That look in your child’s eye when they are happy or the sound of their laugh.

Seeing a grandparent or spouse playing with your child and seeing them smiling ear to ear, how that makes you happy and smile the same way.

That’s the fuel that keeps me going everyday, even on those days that every liquid around is somehow spilling and the house is a mess.

That smile is what dreams are made of.

So for now how do we adjust with transitions in the meantime?

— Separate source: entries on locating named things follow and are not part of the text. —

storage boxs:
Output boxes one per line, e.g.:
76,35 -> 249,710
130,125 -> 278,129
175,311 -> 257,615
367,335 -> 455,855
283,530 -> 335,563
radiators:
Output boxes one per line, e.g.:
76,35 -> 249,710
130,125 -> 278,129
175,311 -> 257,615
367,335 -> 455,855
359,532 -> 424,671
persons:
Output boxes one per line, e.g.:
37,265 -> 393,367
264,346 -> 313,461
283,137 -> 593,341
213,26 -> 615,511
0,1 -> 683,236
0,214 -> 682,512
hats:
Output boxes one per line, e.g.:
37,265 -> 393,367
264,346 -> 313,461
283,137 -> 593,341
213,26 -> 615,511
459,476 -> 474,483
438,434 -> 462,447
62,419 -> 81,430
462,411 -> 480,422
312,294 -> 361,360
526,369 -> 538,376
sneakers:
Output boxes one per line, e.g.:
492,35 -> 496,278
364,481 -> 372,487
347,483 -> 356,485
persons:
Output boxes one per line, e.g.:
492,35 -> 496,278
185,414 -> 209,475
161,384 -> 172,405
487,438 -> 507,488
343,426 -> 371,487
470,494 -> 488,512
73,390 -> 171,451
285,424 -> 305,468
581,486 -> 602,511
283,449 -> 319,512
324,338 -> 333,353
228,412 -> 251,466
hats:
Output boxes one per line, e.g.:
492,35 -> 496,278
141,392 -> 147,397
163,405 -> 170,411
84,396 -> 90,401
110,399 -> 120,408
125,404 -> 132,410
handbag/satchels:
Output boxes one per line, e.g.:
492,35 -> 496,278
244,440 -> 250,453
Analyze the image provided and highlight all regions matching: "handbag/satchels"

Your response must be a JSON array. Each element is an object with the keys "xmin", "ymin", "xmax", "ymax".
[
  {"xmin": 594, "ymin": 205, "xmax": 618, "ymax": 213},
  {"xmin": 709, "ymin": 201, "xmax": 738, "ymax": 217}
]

  1. Keep making your family a priority
    • Take a step back and look at the big picture. These changes as a family helps up persevere together. Whether it is returning to work after maternity leave or adjusting to a new job, new house, new city. A new developmental stage for a child. A new sibling. How do we take this head-on? Game plan for hard days?
  2. Make more quality time a priority.
    • Trying to limit distractions when with friends or with children or with family. Eye contact, hugs, high fives, family games, floor time with toys, swimming, museums, zoo, cards, walks. I’m challenging myself with this all the time, it is so difficult to NOT be distracted. What I have been doing is finding the balance- I try to check social media a few times a day briefly, then putting the phone away to focus on spending more time in the NOW with those around me.
  3. Reflect
    • Take time to journal or just doodle while reflecting on how far you have come. Write down all you HAVE accomplished and be proud of that! Nothing amazing was built in one day, let yourself be vulnerable.
  4. Consider relationships a priority
    • Do you brush your teeth at least everyday? Hopefully right? 🙂
    • I sometimes have  a hard time remembering that relationships need upkeep like daily checking in about the weeks events, short term goals, and so on, but it is just as important as the other things we do daily like brushing those pearls.
  5. Nurture friendships
    • Near and far, remind those friends you think of that you are still thankful for the friendship. Call a friend that you haven’t spoken to in a while. Set a date, even if someone might have to cancel because of an unforeseen circumstance.
  6. Try to give yourself some dang grace as your grow and are challenged
    • It’s okay to feel like this is a hard time. Call a friend, call a sibling or relative, call your closet work pal. There is always someone that has likely gone through something similar. Exercise. Find some out that lets you find freeing.
  7. Let all that drama and negativity out the BACK door. No one has time for that
    • Seriously.  YOU can do this. Transitions are temporary. ❤

I’m definitely going through a transition right now just STILL adjusting to this very busy life of a working mom. I’ve been using all these things to remind myself to enjoy these moments and the chaos. It is made me adjust so much easier. Change makes us stronger and keeps us on our toes. It can be hard but thankfully we never have to do anything alone.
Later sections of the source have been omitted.